Thursday, August 9, 2007

Binary Search Trees (III): Online

So far I have talked about the following optimization problem: given a sequence of accesses x=(x1,..,xm), compute the minimum cost needed by a dynamic BST to access those elements. This is an interesting enough problem (somewhat unusually, it is a Computer Science problem about Computer Science), and we should strive to solve it.

But the study of BSTs would not end with solving this problem: step 2 would be to get an online BST algorithm. This is the kind of "binary search trees" that we're all acustomed to: the algorithm gets an access request, does something, gets the next access, does something etc.
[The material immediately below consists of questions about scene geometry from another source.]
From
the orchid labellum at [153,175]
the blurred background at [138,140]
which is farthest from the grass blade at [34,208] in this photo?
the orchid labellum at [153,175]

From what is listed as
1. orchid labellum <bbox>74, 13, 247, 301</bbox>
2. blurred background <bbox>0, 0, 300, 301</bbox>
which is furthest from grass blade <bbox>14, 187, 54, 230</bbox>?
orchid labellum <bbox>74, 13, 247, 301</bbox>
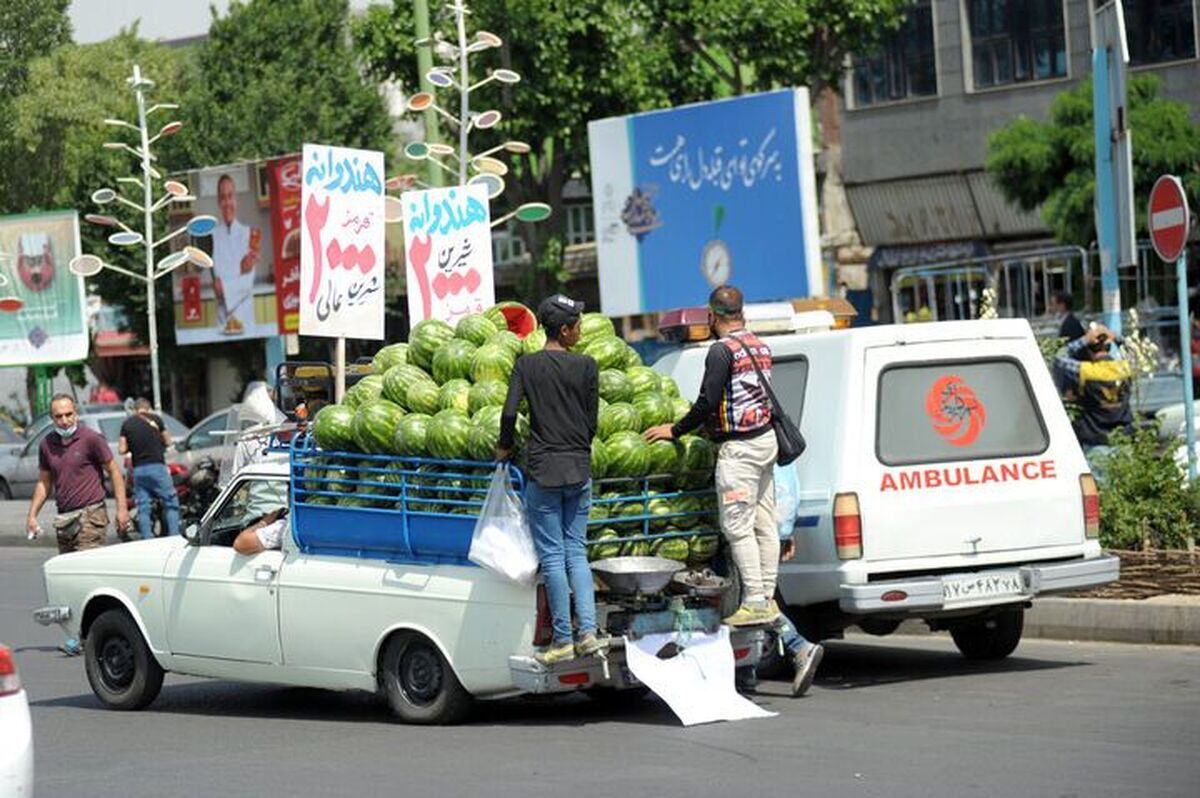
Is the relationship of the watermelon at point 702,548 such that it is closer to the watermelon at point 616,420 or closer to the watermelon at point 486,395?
the watermelon at point 616,420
Many, many online BST algorithms have been proposed, like red-black trees, AVL, 2-3 trees, BB[alpha] etc. Most of these only guarantee that the worst-case access takes O(lg n), i.e. they only try to keep the tree balanced.
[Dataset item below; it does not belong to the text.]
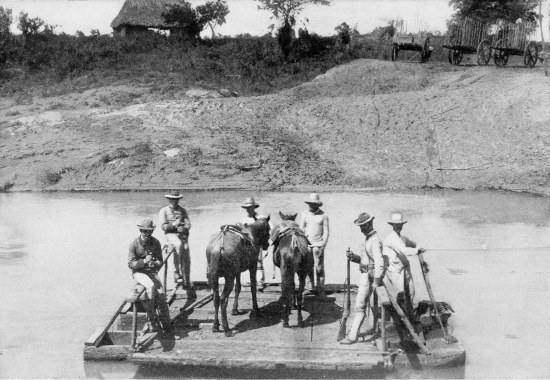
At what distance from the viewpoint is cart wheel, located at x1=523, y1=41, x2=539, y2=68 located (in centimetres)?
2933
The goal would be to not only solve the philosophical question of approximating the best possible cost for a given access sequence, but have an actual real tree that we can use, which always takes time close to the minimum possible cost.

Competitive analysis (background for nontheorists). Formally, our new problem is the field of online algorithms and competitive analysis. A competitive ratio of c means that for any access sequence x, your online algorithm (which sees accesses one at a time) does at most c times worse than the best possible cost for the sequence x. In other words, a c-competitive algorithm is in particular a c-approximation algorithm, with the bonus that it handles each access without knowing the future.

Note that it is not at all clear that competitive algorithms exist; if you don't know the future, what chance do you have to compete with someone who does? Competitive analysis is a well-studied field; for some problems good competitive algorithms exist, and for others we have impossibility results.

The metaphor for this field is the snowboard rental problem. Snowboards cost $30 to buy, and $1/day to rent. You do not know how many days of snow you'll have this year. What do you do? [Answer: rent for 30 days, then buy if there's still snow on the 31st day. If you are a little green man with perfect whether forecast, you pay min{D,30}, where D=number of days with snow. By this algorithm, you pay at most 2*min{D,30}, i.e. you are 2-competitive. More insight.]
Competitive BSTs. The obvious bound is O(lg n)-competitiveness, since the worst-case is logarithmic for any balanced tree. How about something better?
  • splay trees [Sleator, Tarjan: Self-Adjusting Binary Search Trees, J. ACM 1985; STOC'83] are conjectured to be O(1)-competitive, but nobody has shown any o(lg n) bound. More in post IV.

  • the IAN greedy is also conjectured to be O(1)-competitive but nothing is known (not even a logarithmic bound). See below.

  • Tango trees [Demaine, Harmon, Iacono, Patrascu: Dynamic Optimality--Almost, SICOMP 2007; FOCS'04] give the first proved result: O(lglg n)-competitiveness. They are also the best known approximation algorithm for the offline problem. See post V.
Historically, O(1)-competitiveness is called "dynamic optimality". The "dynamic optimality conjecture" claims that splay trees in particular have this property.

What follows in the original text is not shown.